> **Work required**:
Go over the material below and report every line that contains the word "with".

*** Information shown Section Begins ***

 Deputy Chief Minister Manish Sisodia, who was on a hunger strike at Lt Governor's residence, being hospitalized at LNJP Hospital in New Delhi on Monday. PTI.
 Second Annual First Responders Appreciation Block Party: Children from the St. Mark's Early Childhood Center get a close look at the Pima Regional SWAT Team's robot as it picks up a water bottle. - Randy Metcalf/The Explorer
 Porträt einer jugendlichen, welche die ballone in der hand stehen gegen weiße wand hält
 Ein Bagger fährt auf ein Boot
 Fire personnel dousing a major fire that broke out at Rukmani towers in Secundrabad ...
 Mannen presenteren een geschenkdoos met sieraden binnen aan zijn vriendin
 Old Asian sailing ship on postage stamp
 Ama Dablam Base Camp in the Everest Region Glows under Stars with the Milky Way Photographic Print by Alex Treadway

*** Information shown Section Ends ***
*** Information shown Section Begins ***

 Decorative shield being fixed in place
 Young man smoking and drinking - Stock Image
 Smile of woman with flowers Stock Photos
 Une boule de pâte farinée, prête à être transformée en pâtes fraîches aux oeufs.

*** Information shown Section Ends ***

> **Reply to the task**:
 Ama Dablam Base Camp in the Everest Region Glows under Stars with the Milky Way Photographic Print by Alex Treadway
 Smile of woman with flowers Stock Photos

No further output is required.